SSE Renewables to build 100MW Offaly windfarm by 2022

18 Dec 2019

Image: © Ire DronePhotography/

SSE Renewables has announced plans to build a 100MW windfarm in the midlands that could power more than 50,000 homes annually.

Ireland’s onshore wind supply is set to be boosted with the construction of a 100MW windfarm at the Yellow River project outside Rhode, Co Offaly. SSE Renewables announced today (18 December) that it had acquired the site, which will host 29 turbines.

Preparation works have already commenced at the site, with construction expected to start late next year and an expected completion date of 2022. Around 80 construction jobs will be created during the project’s peak delivery.

SSE Renewables said that, once completed, the windfarm will be capable of generating enough renewable electricity to power more than 50,000 homes annually and offset more than 2m tonnes of carbon emissions during its 25-year lifespan.

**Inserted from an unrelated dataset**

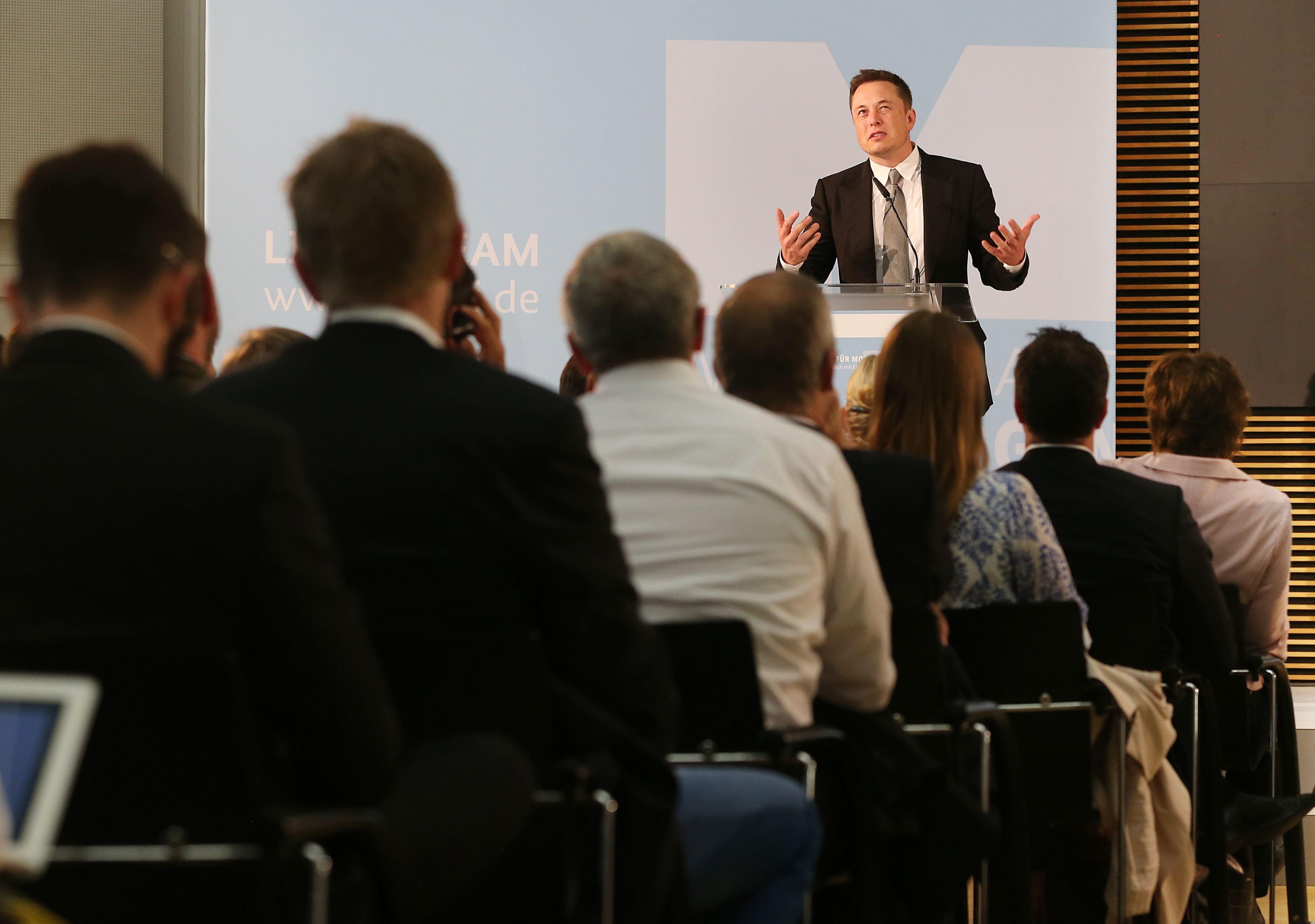 Entspannter Umweltaktivist: Bei seinen Statements in Berlin wandte Elan Musk häufig den Blick nach oben, lächelte und sprach sanft. Inhaltlich blieb er hart und forderte direkte Strafen für Klimaschäden.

“The acquisition of this large-scale, shovel-ready construction project further reinforces that position at a time when there is a renewed drive by Government to support the delivery of new renewable energy to meet the country’s 2030 climate action targets,” said Paul Cooley, director of capital projects at SSE Renewables.

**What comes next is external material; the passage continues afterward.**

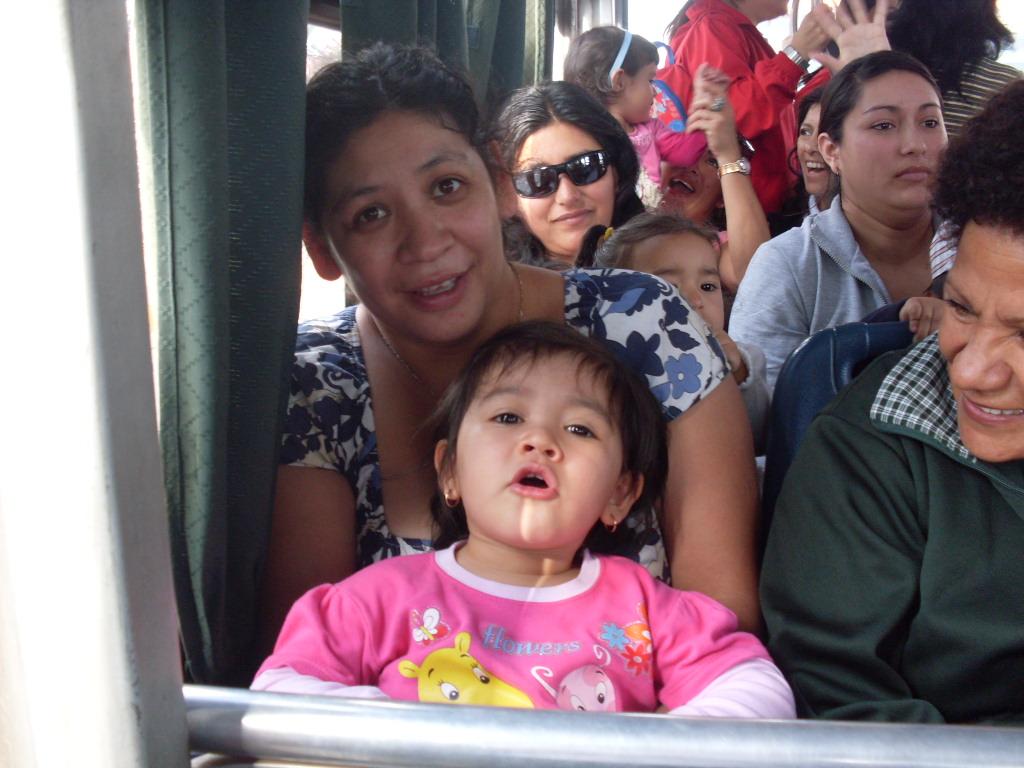 Jardin infantil piolin fel z dia de las familias for Jardin infantil serrano 78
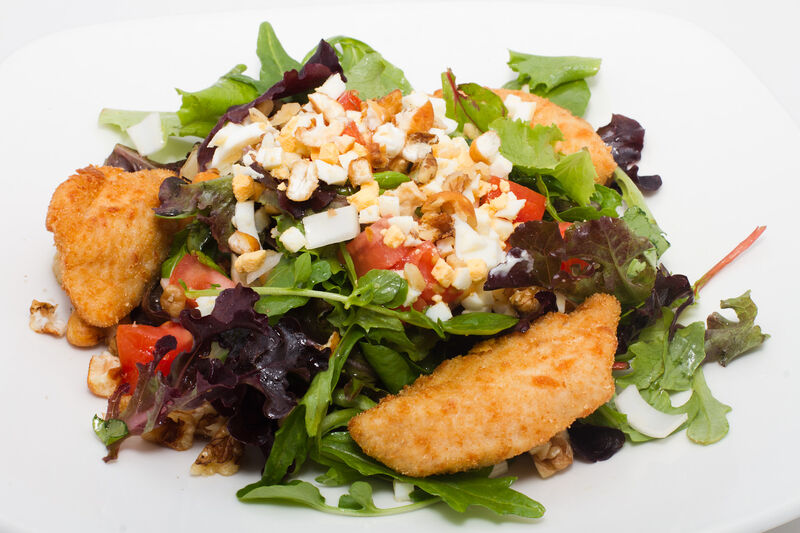 Ensalada de pollo con vinagreta de queso azul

“Yellow River windfarm will contribute towards our ambition of developing and building enough renewable energy capacity to treble annual output of renewable electricity to 30TWh by 2030.”

The company currently owns and operates 708MW of onshore wind capacity across the island with a pipeline of approximately 600MW in future onshore developments.

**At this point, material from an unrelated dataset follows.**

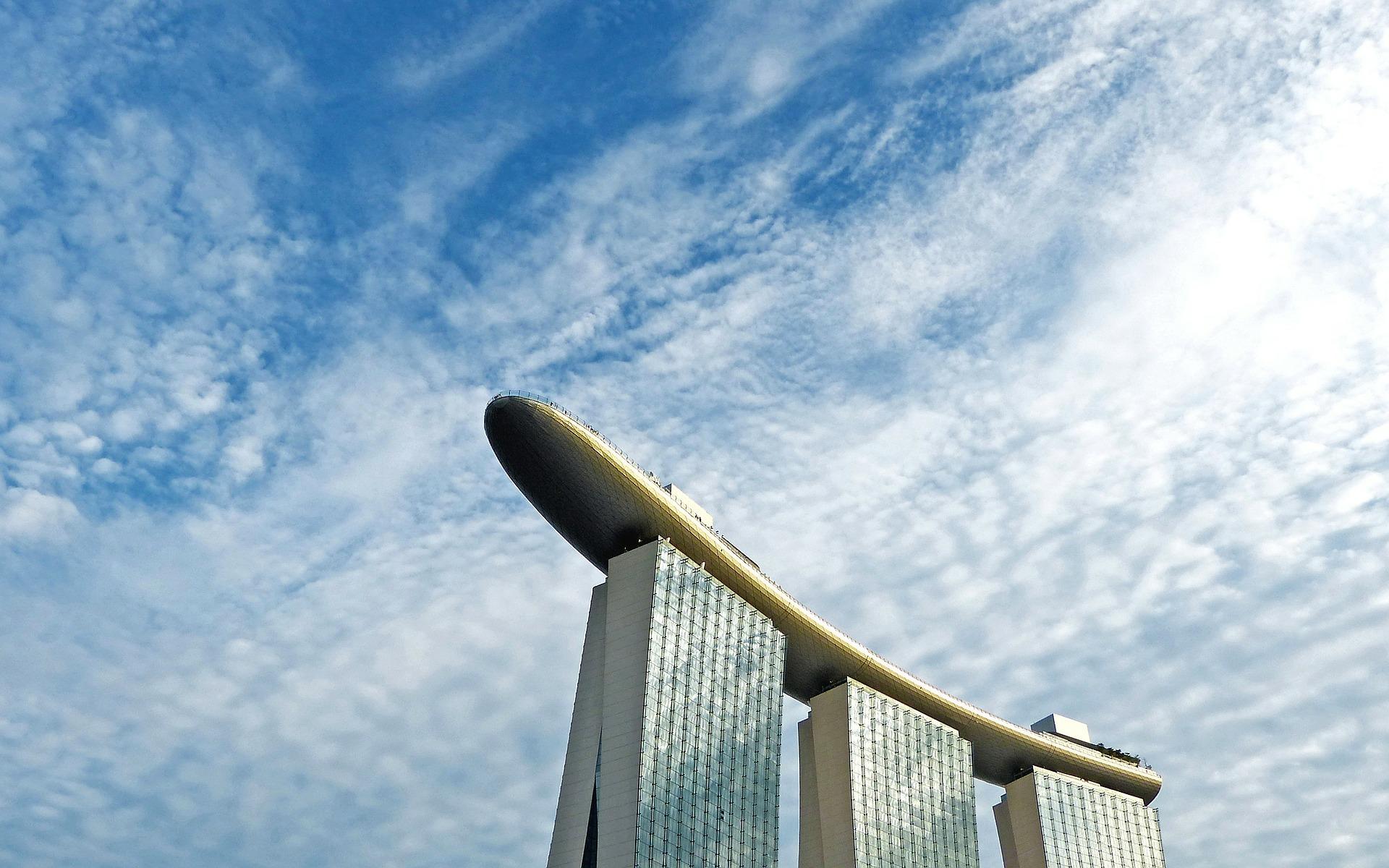 美國設廠成本高,聯成看向3大優勢將目光轉向新加坡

With offshore, SSE Renewables is currently developing the second phase of the Arklow Bank Wind Park off Co Wicklow, which can generate up to 800MW. It is also in the early stages of work on two new projects including the 800MW Braymore Point off the north-east coast and the 800MW Celtic Sea array off the south-east coast.

Other companies are also expanding their windfarm portfolio of late, with Greencoat Renewables purchasing the Killala site in Mayo for €37.2m in November, which will have a capacity of more than 20MW by the end of next year.